Attenti: Obama avrà il potere di spegnere internet…

I grandi media non ne parlano, l’opinione pubblica è distratta dalla finale di nba e dai  mondiali di calcio, le news sono dominate dalla vicenda Bp-macchia di petrolio. Intanto però il Senato Usa sta esaminando una legge rivoluzionaria, presentata dal democratico Joe Lieberman, che darebbe  a Obama il diritto di spegnere internet. La misura è contemplata nel pacchetto per combattere il cyberterrorismo, ma i pochi che ne hanno parlato la ritengono senza precedenti e potenzialmente liberticida, come scrivo sul Giornale oggi.
In caso emergenza, il presidente degli Usa avrebbe la facoltà di obbligare i maggiori provider e i siti di interesse strategico (dunque praticamente tutti quelli più usati nel mondo come Google e Yahoo) ad interrompere ogni attività. Il progetto contempla anche la creazione di un «Centro nazionale per la sicurezza cibernetica e la comunicazione», che avrebbe facoltà di programmare tecnologie specifiche e di imporre misure di sicurezza. A tutti. Negli Stati Uniti, ovviamente. Ma, all’occorrenza, anche all’estero. Senza eccezioni, sotto la minaccia di pesanti sanzioni.

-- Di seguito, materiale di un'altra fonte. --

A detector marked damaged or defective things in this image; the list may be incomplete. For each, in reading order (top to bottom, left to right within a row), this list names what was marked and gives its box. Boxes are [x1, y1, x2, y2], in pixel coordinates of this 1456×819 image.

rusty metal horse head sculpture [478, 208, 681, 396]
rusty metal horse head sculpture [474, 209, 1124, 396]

Si tratta di misure giustificate? O, come temono in tanti, stiamo assistendo al tentativo di mettere sotto controllo la Rete?

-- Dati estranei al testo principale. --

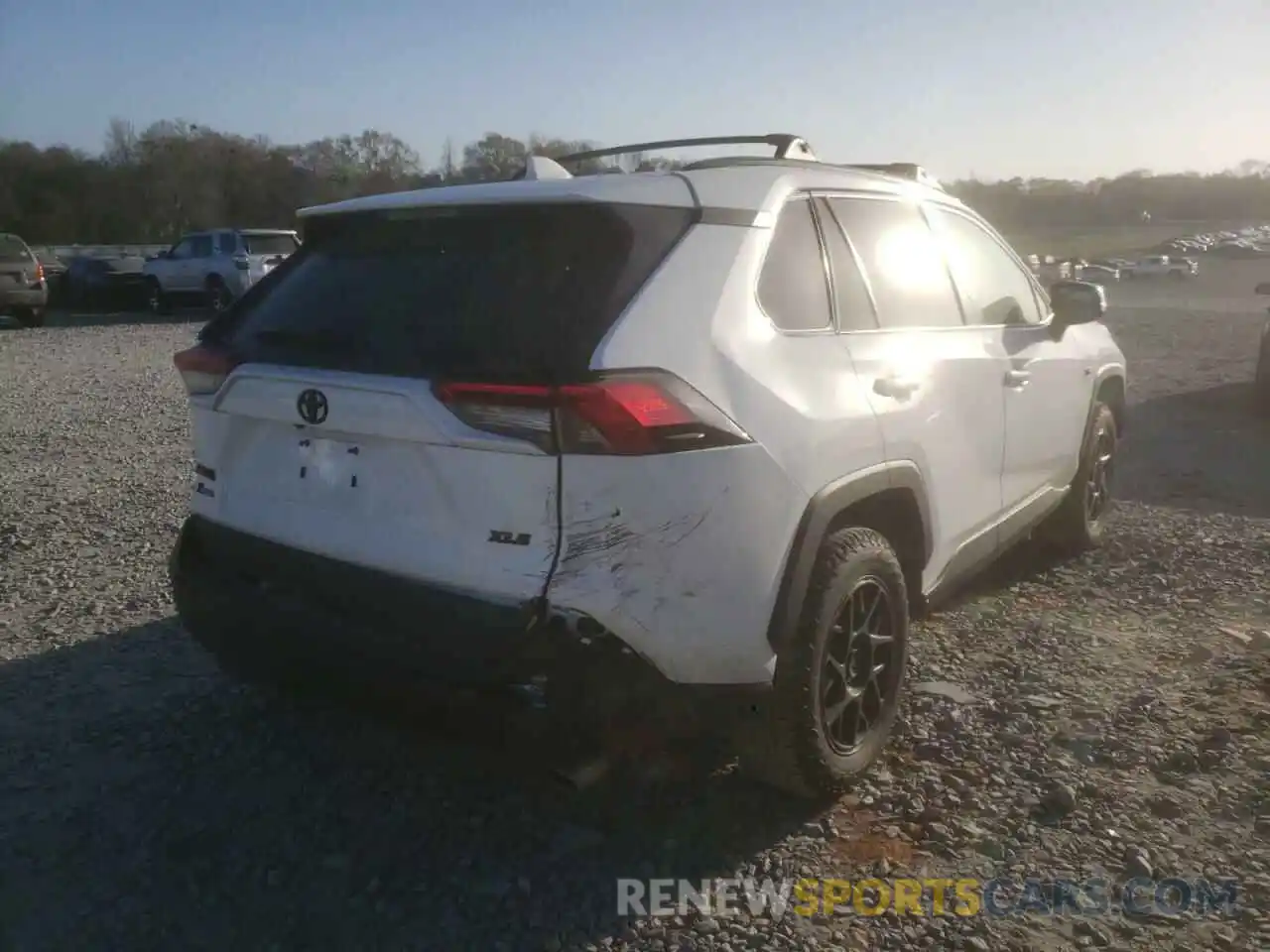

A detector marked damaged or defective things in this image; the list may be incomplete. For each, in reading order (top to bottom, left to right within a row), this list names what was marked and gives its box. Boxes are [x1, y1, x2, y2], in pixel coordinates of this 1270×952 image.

dented rear quarter panel [548, 446, 802, 685]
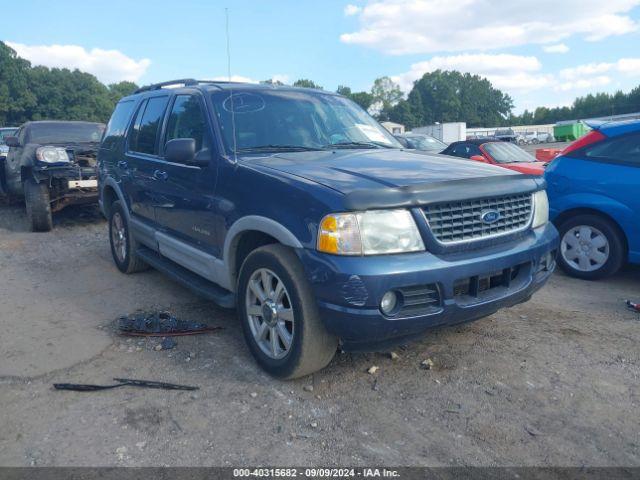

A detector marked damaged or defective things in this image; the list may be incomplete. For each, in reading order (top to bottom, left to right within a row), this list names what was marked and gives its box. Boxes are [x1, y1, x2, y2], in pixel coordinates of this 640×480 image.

damaged vehicle [1, 121, 104, 232]
damaged vehicle [97, 79, 556, 378]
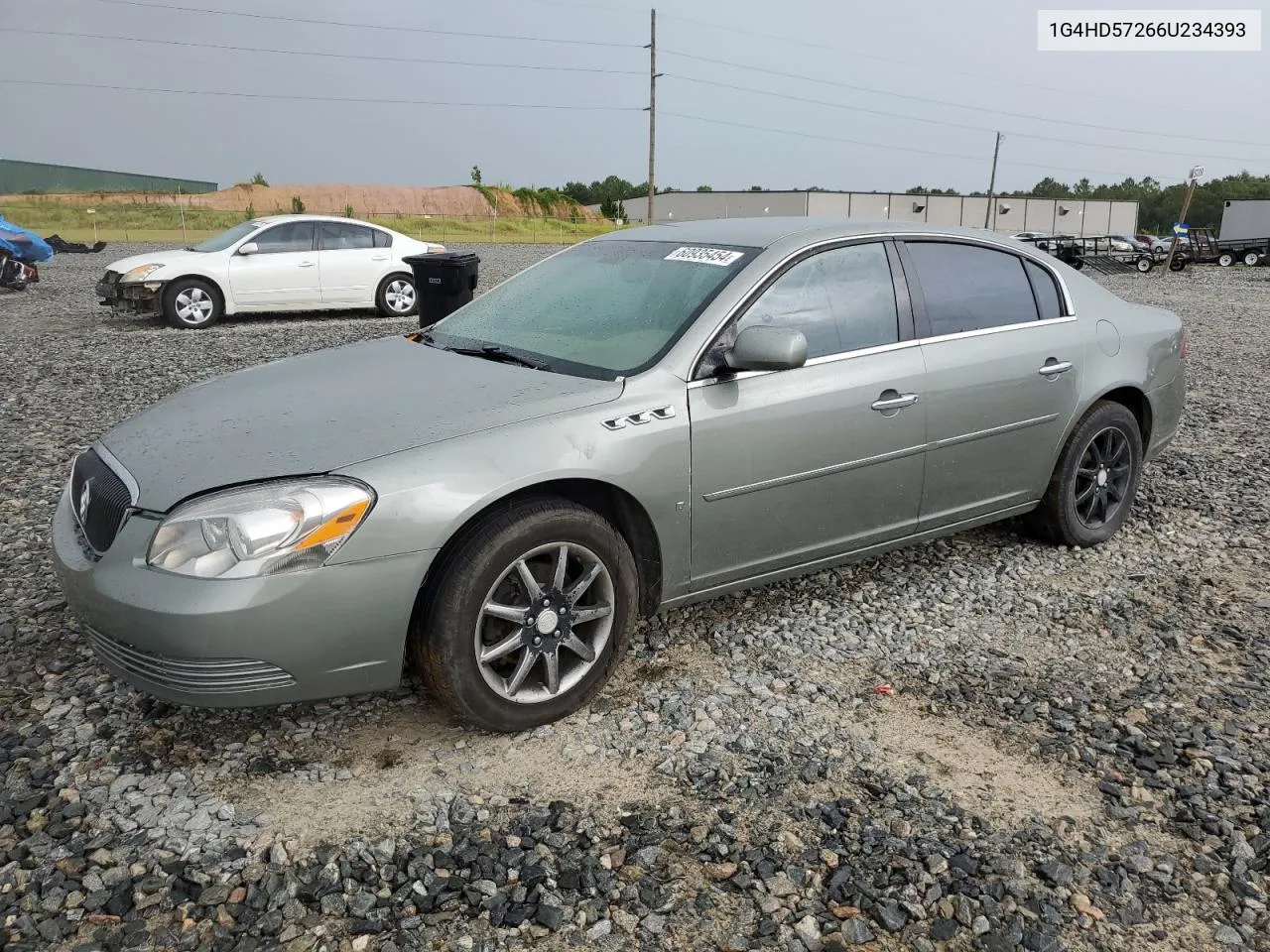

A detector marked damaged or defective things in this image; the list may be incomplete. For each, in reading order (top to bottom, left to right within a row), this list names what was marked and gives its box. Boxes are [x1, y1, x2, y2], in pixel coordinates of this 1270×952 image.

damaged front end [95, 269, 164, 317]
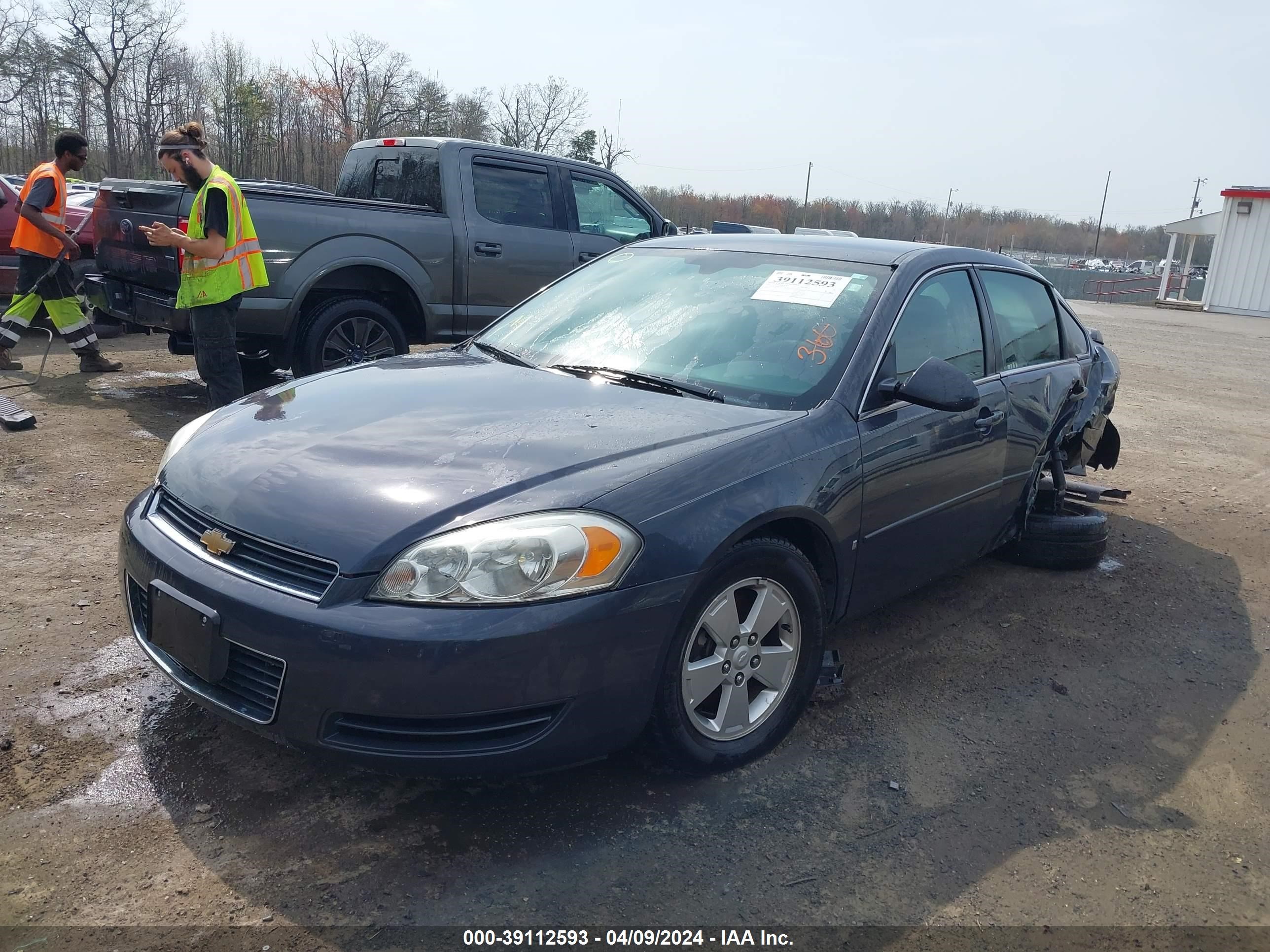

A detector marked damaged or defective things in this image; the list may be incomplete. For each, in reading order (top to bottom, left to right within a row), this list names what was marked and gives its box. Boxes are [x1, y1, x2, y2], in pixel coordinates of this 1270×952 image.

detached wheel [292, 297, 406, 378]
detached wheel [1006, 503, 1107, 571]
detached wheel [650, 538, 828, 777]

Negli ultimi mesi per la prima volta ben tre democrazie hanno introdotto misure che in qualche  misura limitano la libertà su Internet:

In Australia ad esempio, dove è già attivo un filtro per monitorare siti scomodi. Il governo di Canberra di recente ha annunciato di volerlo rafforzare, trasformandolo in una sorta di muraglia cibernetica. Una notizia inquietante, di cui però i grandi media non hanno dato conto con l’eccezione di “Time“. Anche la Nuova Zelanda, dal primo febbraio, si è dotata di un filtro web e proprio da febbraio, per una curiosa coincidenza, l’accesso a siti scomodi, come Prisonplanet e Infowars, è diventato problematico.

Ma il passo più audace lo ha compiuto la Gran Bretagna, dove a maggio alla vigilia delle elezioni, la Camera dei deputati, ancora una volta nel disinteresse generale, ha approvato una legge che consente di chiudere siti che violano «o potrebbero violare» la norme a tutela copyright.
Ora tocca a Obama, potenziale Grande fratello. A fin di bene, naturalmente.

Sono preoccupato. Fino a quando la Rete rimarrà uno spazio davvero libero?